Le sujet de la sensibilisation à la cybersécurité est un sujet important mais il ne faut pas en arriver à culpabiliser les utilisateurs.
On imagine que c’est un fameux défi pour les entreprises…
T. V. D. : « Oui, avec des variantes selon le type d‘entreprise. Les grandes entreprises dont l’IT doit être disponible en permanence, par exemple pour leurs sites e-commerce, doivent renforcer leur résilience pour rester opérationnelles à tout moment. Les petites entreprises, elles, devront souvent partir de zéro ; ceci implique de devoir à la fois gérer la mise en œuvre des mesures de sécurité, réaliser une analyse de risques initiale, mettre en place des plans d’actions et s’entraîner. Autre exemple : les cabinets d’avocats et les médecins devront en général surtout se focaliser sur la protection de la vie privée et la confidentialité des informations. Enfin, le défi des grandes entreprises, voire des multinationales, est d’appliquer leurs mesures à l’ensemble de leurs départements, unités et filiales en ayant une vision exhaustive du sujet. »

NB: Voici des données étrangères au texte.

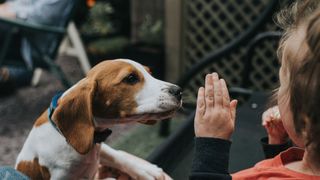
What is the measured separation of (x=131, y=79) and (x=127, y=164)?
22 centimetres

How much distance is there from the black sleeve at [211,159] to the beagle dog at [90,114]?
85mm

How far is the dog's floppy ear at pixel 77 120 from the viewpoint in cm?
79

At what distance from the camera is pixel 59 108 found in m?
0.79

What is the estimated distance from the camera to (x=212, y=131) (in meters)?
0.82

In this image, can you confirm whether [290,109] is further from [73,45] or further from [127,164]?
[73,45]

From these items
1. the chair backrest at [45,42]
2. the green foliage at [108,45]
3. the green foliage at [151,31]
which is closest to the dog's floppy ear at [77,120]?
the chair backrest at [45,42]

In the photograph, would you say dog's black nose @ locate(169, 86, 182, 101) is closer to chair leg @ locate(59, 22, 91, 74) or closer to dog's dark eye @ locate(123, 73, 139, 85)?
dog's dark eye @ locate(123, 73, 139, 85)

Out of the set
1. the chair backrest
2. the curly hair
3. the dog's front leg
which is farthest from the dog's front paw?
the chair backrest

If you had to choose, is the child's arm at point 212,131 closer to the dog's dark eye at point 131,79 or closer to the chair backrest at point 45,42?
the dog's dark eye at point 131,79

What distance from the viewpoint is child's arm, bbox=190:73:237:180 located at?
2.67 feet

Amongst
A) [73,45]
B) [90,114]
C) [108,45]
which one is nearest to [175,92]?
[90,114]

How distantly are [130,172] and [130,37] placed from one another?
246 cm

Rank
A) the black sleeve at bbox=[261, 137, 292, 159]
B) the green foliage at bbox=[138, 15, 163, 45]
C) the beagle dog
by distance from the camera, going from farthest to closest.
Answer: the green foliage at bbox=[138, 15, 163, 45] → the black sleeve at bbox=[261, 137, 292, 159] → the beagle dog

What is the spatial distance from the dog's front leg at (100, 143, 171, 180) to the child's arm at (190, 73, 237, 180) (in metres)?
0.22
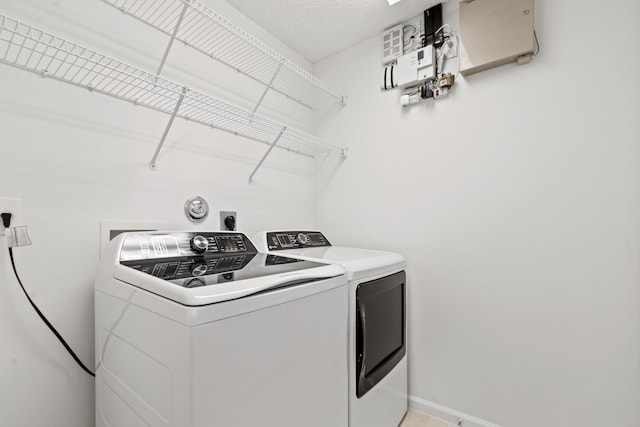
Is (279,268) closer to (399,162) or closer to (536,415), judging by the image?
(399,162)

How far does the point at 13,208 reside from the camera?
1068mm

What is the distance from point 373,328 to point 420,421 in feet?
2.86

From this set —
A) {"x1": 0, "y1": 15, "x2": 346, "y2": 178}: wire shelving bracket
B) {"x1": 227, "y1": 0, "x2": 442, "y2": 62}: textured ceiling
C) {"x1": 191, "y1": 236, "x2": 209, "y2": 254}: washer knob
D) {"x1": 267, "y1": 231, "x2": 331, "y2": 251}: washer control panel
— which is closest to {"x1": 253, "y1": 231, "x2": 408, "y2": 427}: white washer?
{"x1": 267, "y1": 231, "x2": 331, "y2": 251}: washer control panel

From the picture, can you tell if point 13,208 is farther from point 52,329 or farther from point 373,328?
point 373,328

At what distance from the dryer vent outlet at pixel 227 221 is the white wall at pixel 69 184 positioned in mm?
224

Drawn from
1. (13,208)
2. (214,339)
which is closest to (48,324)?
(13,208)

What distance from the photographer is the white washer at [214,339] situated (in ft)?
2.43

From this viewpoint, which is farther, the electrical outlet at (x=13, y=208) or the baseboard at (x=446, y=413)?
the baseboard at (x=446, y=413)

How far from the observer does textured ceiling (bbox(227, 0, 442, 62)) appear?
186 cm

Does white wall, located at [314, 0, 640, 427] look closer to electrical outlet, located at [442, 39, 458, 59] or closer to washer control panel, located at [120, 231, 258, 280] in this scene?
electrical outlet, located at [442, 39, 458, 59]

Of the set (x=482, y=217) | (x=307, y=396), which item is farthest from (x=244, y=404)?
(x=482, y=217)

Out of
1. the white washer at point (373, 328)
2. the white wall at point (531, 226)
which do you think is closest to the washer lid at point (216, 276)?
the white washer at point (373, 328)

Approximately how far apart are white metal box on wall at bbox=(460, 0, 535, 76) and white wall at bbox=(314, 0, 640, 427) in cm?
9

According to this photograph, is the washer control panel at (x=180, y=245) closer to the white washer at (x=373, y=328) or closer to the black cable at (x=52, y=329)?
the white washer at (x=373, y=328)
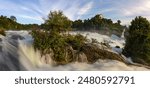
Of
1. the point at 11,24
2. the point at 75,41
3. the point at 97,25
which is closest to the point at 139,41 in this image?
the point at 75,41

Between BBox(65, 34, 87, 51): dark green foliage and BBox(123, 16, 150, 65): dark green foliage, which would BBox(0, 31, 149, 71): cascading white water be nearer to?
BBox(65, 34, 87, 51): dark green foliage

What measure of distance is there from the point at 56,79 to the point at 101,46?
8.37 meters

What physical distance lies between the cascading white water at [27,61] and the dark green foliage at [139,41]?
190 cm

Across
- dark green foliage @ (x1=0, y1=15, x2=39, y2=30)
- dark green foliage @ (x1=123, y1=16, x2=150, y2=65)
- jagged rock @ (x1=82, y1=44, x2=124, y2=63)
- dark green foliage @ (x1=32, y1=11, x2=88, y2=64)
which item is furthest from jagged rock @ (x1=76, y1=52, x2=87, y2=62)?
dark green foliage @ (x1=0, y1=15, x2=39, y2=30)

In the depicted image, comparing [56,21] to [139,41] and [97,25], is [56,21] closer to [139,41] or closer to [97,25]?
[139,41]

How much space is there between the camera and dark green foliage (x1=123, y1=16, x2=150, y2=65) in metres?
26.9

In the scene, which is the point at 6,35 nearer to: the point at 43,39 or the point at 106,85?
the point at 43,39

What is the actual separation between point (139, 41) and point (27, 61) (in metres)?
7.64

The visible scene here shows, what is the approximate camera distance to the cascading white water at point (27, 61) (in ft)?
75.4

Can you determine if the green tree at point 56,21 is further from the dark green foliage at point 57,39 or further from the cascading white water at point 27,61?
the cascading white water at point 27,61

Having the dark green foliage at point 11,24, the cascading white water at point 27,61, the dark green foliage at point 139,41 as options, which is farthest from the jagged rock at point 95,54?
the dark green foliage at point 11,24

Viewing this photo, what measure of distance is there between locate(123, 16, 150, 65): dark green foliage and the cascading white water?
190 cm

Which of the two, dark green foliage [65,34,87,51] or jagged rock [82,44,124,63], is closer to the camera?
jagged rock [82,44,124,63]

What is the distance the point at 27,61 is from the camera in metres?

Pour cela, ne faut-il pas d’abord instaurer de bonnes pratiques parmi les collaborateurs ?
T. V. D. : « Le sujet de la sensibilisation à la cybersécurité est un sujet important. Toutefois, il ne faut pas en arriver à culpabiliser les utilisateurs. Les équipes de cybersécurité doivent rester humbles et se rappeler que leur mission est précisément de soutenir les utilisateurs… non l’inverse ! Ceux-ci ne sont pas des experts en cybersécurité et même pas toujours conscients des risques. C’est donc aux experts de concevoir des solutions simples et fiables. Si un service informatique met en place un bouton permettant aux utilisateurs de signaler les emails de phishing, une bonne pratique peut aussi consister à ce que ce service leur fournisse un message en retour pour les remercier et les informer de l’impact de leur action. Ceci améliore considérablement l’engagement des utilisateurs dans les programmes de cybersécurité. »
Comment aidez-vous les entreprises à se prémunir des cyberattaques ?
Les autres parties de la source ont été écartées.